一方、多くの時間帯で有効な展開を阻止されたスパーズは右サイド偏重の攻撃となり、その結果左サイドを主戦場とするペリシッチやソンの存在感は希薄になりました。

――参考1:この試合におけるスパーズの攻撃サイドの割合
上記のジルーの働きはとても重要で、これがないと中盤が手前に引き出され易くなります。その結果ライン間を使われるリスクが高まる、と。

――シーン4:第一プレッシャーラインの背後で受けたスキップに対し、トナーリが対応に出る。これによりクルゼフスキが空く

――その後の場面。スキップからクルゼフスキがボールを受け、フリーで前を向いた
そこで上掲のように、前半のスパーズは中央から右ハーフスペースにポジションを取るクルゼフスキ(もしくはエメルソン)にボールを送り、そこを起点に多少なりチャンスを演出。
しかしながら彼らはファイナルサードでの判断や精度を大きく欠くきらいがあり、作り出したチャンスをシュートへと繋げることが出来ませんでした。
後半の攻防
後半以降もミランは組織的なプレッシングを継続。その際には前半やや使われがちだったハーフスペースへのパスコースを意識的に閉じていたように見受けられるなど、よりコンパクトに守りながらスペースとパスコースを制限していきました。

――シーン5:ミランボランチの脇に入り込んでロメロからパスを受けようとするペドロ(※後半から右WBに投入)に反応し、ジルーがパスコースを塞いだ
そうしたミランの守備を前にして焦れてしまったのか、スパーズは半ば強引に前線へ縦パスを入れ始めます。が、これはミランにとって好都合な形であり、その際には3CBが中心となってボールを奪っていきました。

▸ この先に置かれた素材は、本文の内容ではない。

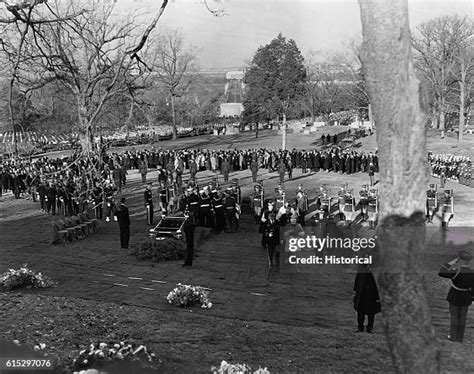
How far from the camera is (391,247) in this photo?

――シーン6:ここでデイビスがボールを持つが、前方のパスコースは全てタイトに警戒されている状態。そこで右サイドのロメロ(画面外)にバックパスを出すものの、それに合わせてミランがすぐにプレッシング

――その後の場面。逆サイドでも同様に選択肢がマークされたスパーズは、ここで前線のケインに楔のパスを送る。しかしケインに対してはティアウががっつりマークしており、更に逆サイドからクルニッチが絞って挟み込む準備が出来ている

――その後の場面。ケインとの対人を制したティアウがボールを奪取した
このように概ね順調にゲームをコントロール出来ていたミランですが、誤算があったとすればそれはポジティブトランジション時の精度だと思います。
というのも、自陣でボールを奪った際には前線のレオンとジルーが続くカウンターの局面において主導的な役割を担うわけですが、独力でボールを運べないジルーはすぐに周囲のレオンに預けようとします。しかしそれを分かっているスパーズはレオンへのパスコースを警戒して徹底的にマークするため、レオンが良い形でボールを持てる場面というのは限られてしまうわけですね。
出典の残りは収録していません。